1 tablespoon of white wine vinegar
Juice of 1/2 a lemon
Fresh ground pepper
1/2 lb of butter Melted(yes half a pound)
2 egg yolks

Place vinegar, lemon juice and fresh ground pepper in a small heavy bottomed pot and reduce to half.  1 1 tablespoon of cold water, allow to cool.

Mix in the yolks with a whisk and return to a gentle heat  and whisking continuously cook until they are thickened about the consistency of whipping cream. Remove from the heat.

Then very gradually whisk in the melted butter a little at a time until all the butter has been absorbed and it has the consistency of sour cream .

The very rich very delicious sauce
This sauce will keep for a while on the side of the stove off of the heat, just whisk it once in a while and if it gets a little too thick thin down with a little hot water.

Poaching the egg.  I read lots of hints of the best way to poach an egg in the traditional way, which was very important for this challenge.  This was the method I settled on.

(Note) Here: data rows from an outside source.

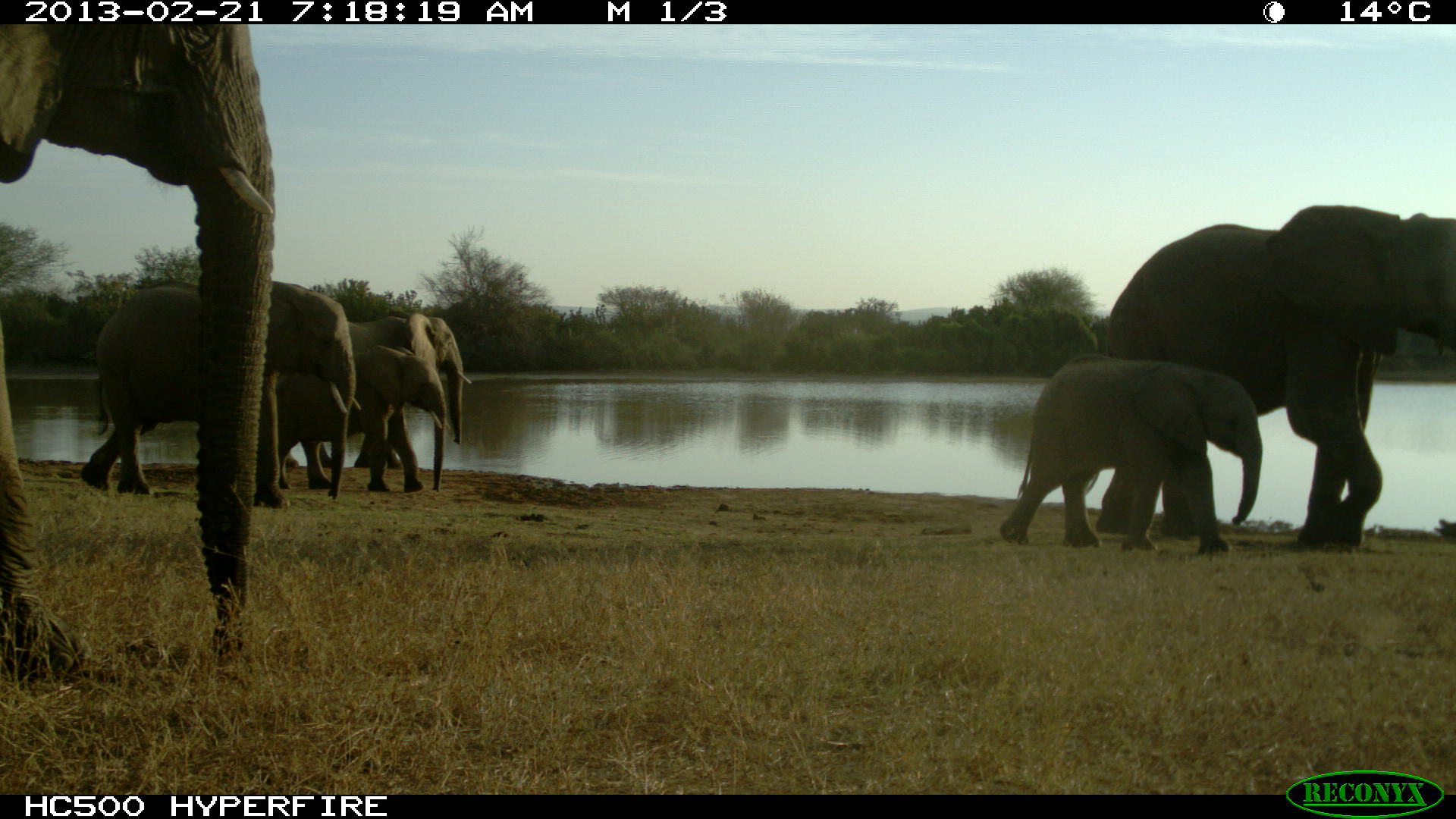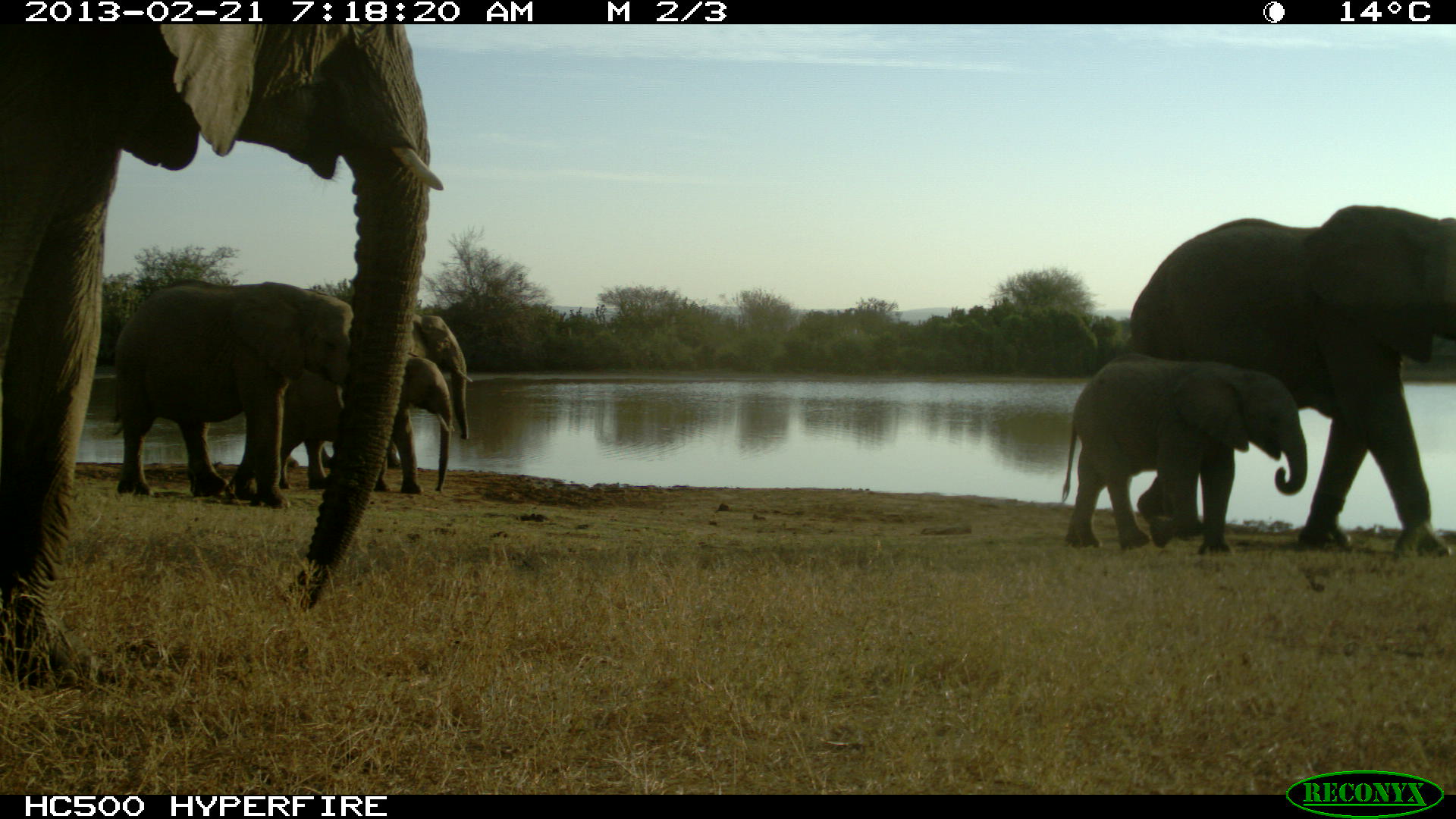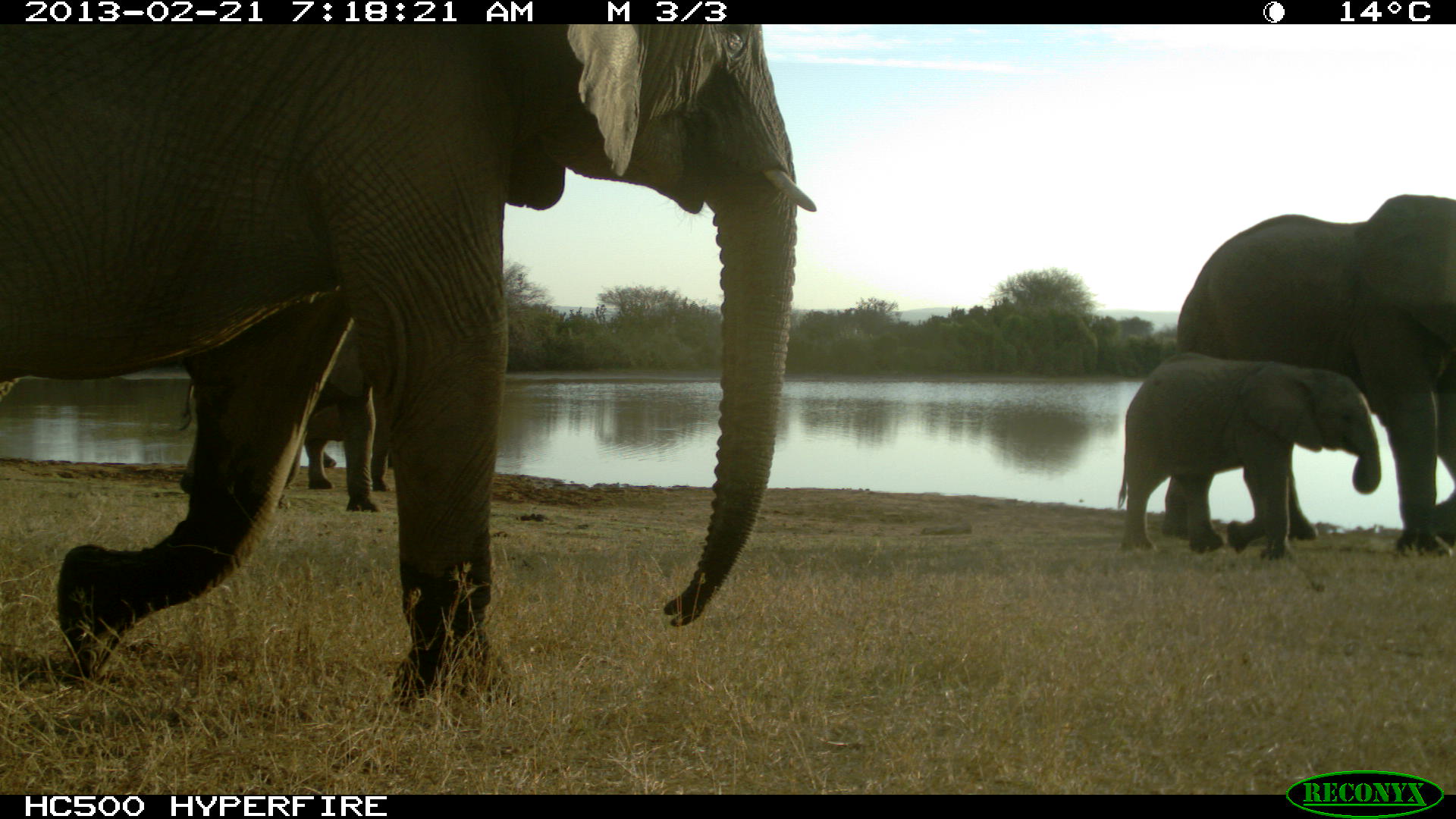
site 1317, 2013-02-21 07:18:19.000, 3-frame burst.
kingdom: Animalia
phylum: Chordata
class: Mammalia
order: Proboscidea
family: Elephantidae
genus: Loxodonta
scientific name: Loxodonta africana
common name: african bush elephant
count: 7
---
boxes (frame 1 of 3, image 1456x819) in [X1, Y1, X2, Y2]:
loxodonta africana: [1, 18, 275, 692]; [1087, 203, 1455, 549]; [80, 279, 362, 509]; [999, 352, 1261, 553]; [274, 311, 471, 470]; [267, 341, 449, 493]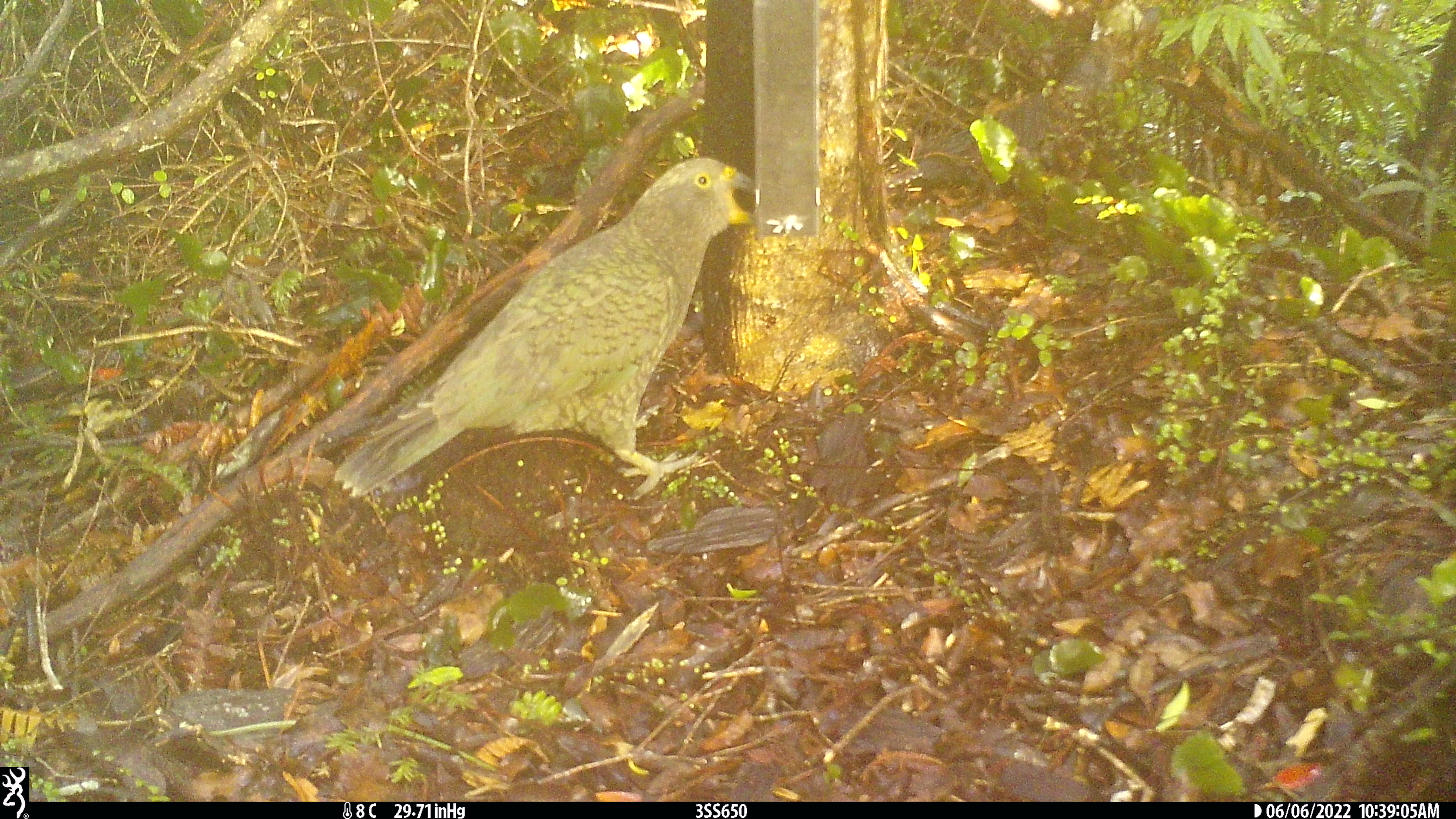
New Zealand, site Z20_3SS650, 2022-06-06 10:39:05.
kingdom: Animalia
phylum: Chordata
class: Aves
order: Psittaciformes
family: Strigopidae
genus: Nestor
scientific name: Nestor notabilis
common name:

Bring  water with a tablespoon of vinegar in a medium pot to a simmer. Drop a round cookie cutter in to the middle and then drop a whole raw egg in to the centre of the cookie cutter.

Cook for 3 minutes for a cooked white and a runny yolk. lift the cookie cutter out and then the egg with a slotted spoon.

A perfect poached egg.
Toast the english muffin then add a layer of smoked salmon a fresh poached egg and spoon of the sauce.  Yum.

The finished Eggs Benedict
Since I was making eggs benedict and a good friend was in town from the Okanagan, I decided to invite a few people over and make it a brunch party, we had champagne and orange juice and Dov produced the most delicious pop overs as an accompaniment.  I poached the eggs one at a time and after the 10th I was done.  I would not make a very good short order cook.

Pat with a very happy satisfied look on her face she got the first Eggs Benedict
These were a fair bit effort for a Sunday after a big party, but they were delicious and a good excuse to get together with some friends.


  1. that indeed looks divine...wouldn't mind joining to taste your eggs benedict with the hollandaise and maybe some brioche to go!

    All the best with the Punjabi Mutton Curry -its a delight with some indian flat bread or plain rice!

  2. Love that last photo the dish looks so delicious and I bet it was superbly tasty well done on this challenge.

    Cheers from Audax in Sydney Australia.